▶ [SHORT TASK] Copy every one of the rows below word for word, and omit the pictures from your copy.

▶ [SUPPLIED MATERIAL]
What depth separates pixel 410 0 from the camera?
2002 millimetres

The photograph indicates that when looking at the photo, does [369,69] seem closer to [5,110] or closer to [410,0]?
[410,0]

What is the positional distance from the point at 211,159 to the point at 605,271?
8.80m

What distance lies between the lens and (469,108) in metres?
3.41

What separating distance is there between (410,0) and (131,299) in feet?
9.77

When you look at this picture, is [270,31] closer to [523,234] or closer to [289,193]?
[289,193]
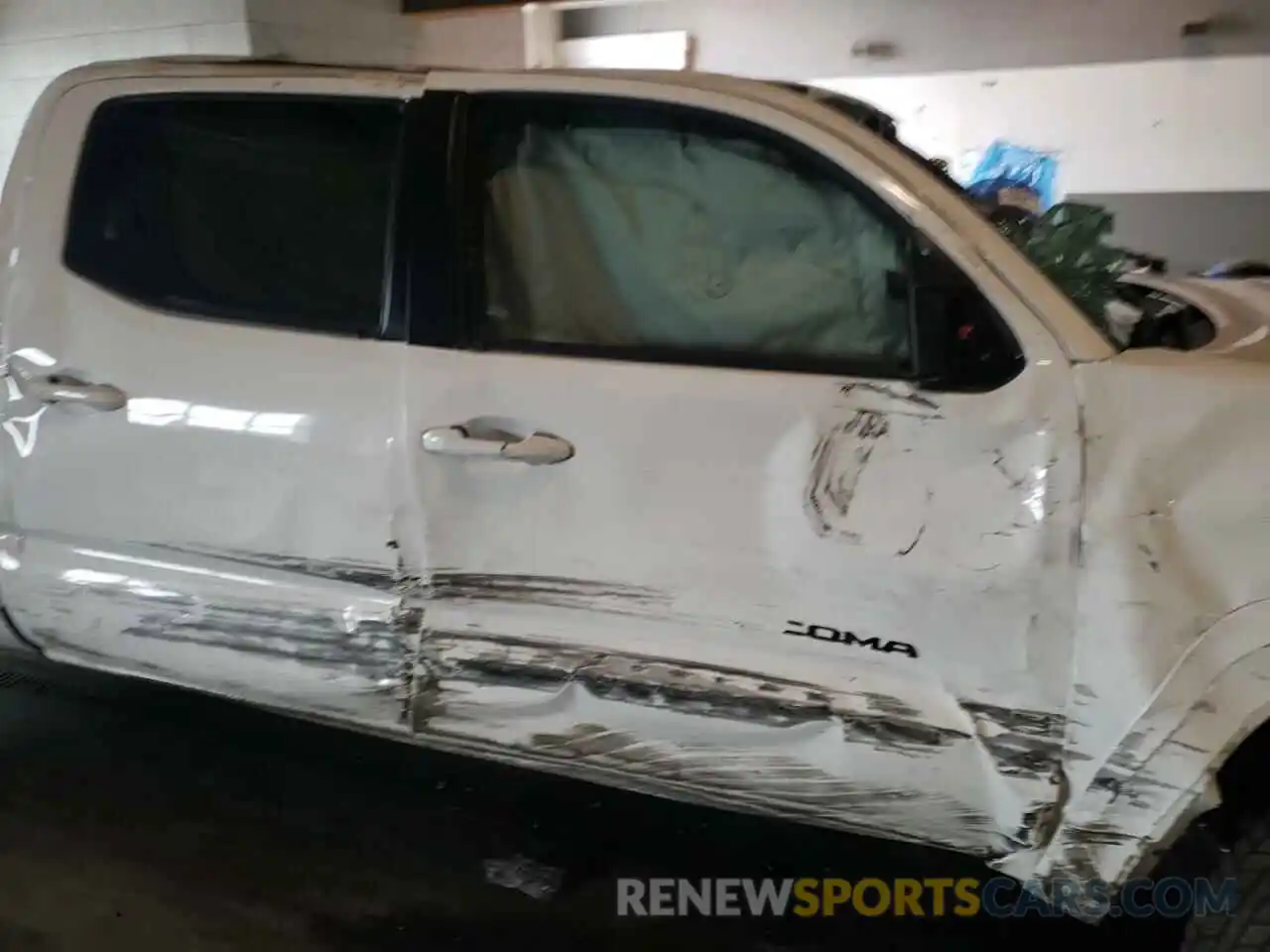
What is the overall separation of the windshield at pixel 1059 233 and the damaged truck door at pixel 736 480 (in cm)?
20

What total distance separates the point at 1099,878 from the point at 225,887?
174cm

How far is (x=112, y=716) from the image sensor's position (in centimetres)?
307

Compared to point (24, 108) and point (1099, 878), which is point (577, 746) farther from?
point (24, 108)

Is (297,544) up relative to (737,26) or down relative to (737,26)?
down

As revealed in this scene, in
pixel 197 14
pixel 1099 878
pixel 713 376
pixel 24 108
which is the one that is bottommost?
pixel 1099 878

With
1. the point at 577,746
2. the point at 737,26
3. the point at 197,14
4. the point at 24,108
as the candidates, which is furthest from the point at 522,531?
the point at 737,26

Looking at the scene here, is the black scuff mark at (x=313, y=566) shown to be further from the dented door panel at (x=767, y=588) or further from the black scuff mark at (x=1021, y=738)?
the black scuff mark at (x=1021, y=738)

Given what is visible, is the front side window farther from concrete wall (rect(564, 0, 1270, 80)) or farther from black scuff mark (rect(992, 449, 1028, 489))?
concrete wall (rect(564, 0, 1270, 80))

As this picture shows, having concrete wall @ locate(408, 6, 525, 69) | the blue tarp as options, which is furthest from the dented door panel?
the blue tarp

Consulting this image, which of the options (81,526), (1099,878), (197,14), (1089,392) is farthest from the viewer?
(197,14)

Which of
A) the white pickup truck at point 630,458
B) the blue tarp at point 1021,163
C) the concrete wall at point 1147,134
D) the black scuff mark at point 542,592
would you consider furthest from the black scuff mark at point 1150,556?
the blue tarp at point 1021,163

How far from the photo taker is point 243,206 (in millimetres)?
2199

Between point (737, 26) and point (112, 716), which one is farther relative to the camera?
point (737, 26)

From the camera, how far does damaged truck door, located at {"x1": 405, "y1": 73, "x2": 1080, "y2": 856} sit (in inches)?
66.2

▶ [SOLUTION TO THIS EXERCISE]
What depth separates pixel 410 0 from the camera?
2002 millimetres

The photograph indicates that when looking at the photo, does [369,69] seem closer to [5,110] or closer to [410,0]?
[410,0]

What is the positional distance from the point at 211,159 to the point at 605,271?
8.80m

What distance lies between the lens and (469,108) in metres?
3.41

What separating distance is there between (410,0) and (131,299) in feet?
9.77

When you look at this picture, is [270,31] closer to [523,234] or closer to [289,193]?
[289,193]
What is the overall separation of the windshield at pixel 1059 233 and the damaged truck door at pixel 736 480 (in cm)?
20

What total distance separates the point at 1099,878 from the point at 225,887?
174cm

How far is (x=112, y=716) from the image sensor's position (in centimetres)?
307

Compared to point (24, 108) and point (1099, 878), which is point (577, 746) farther from?
point (24, 108)

Is (297,544) up relative to (737,26) or down relative to (737,26)?
down

As revealed in this scene, in
pixel 197 14
pixel 1099 878
pixel 713 376
pixel 24 108
which is the one that is bottommost?
pixel 1099 878

With
1. the point at 577,746
2. the point at 737,26
3. the point at 197,14
4. the point at 24,108
as the candidates, which is furthest from the point at 522,531?
the point at 737,26

Looking at the scene here, is the black scuff mark at (x=313, y=566) shown to be further from the dented door panel at (x=767, y=588) or further from the black scuff mark at (x=1021, y=738)?
the black scuff mark at (x=1021, y=738)

Given what is visible, is the front side window farther from concrete wall (rect(564, 0, 1270, 80)) or farther from black scuff mark (rect(992, 449, 1028, 489))?
concrete wall (rect(564, 0, 1270, 80))

As this picture shows, having concrete wall @ locate(408, 6, 525, 69) | the blue tarp as options, which is furthest from the dented door panel?
the blue tarp

Consulting this image, which of the options (81,526), (1099,878), (197,14), (1089,392) is farthest from the viewer?
(197,14)

Which of
A) the white pickup truck at point 630,458
B) the blue tarp at point 1021,163
C) the concrete wall at point 1147,134
D) the black scuff mark at point 542,592
would you consider furthest from the black scuff mark at point 1150,556?
the blue tarp at point 1021,163

How far from the photo taker is point 243,206 (in millimetres)?
2199

Between point (737, 26) and point (112, 716), which one is farther relative to the camera?
point (737, 26)

From the camera, how far does damaged truck door, located at {"x1": 405, "y1": 73, "x2": 1080, "y2": 856} sit (in inches)?
66.2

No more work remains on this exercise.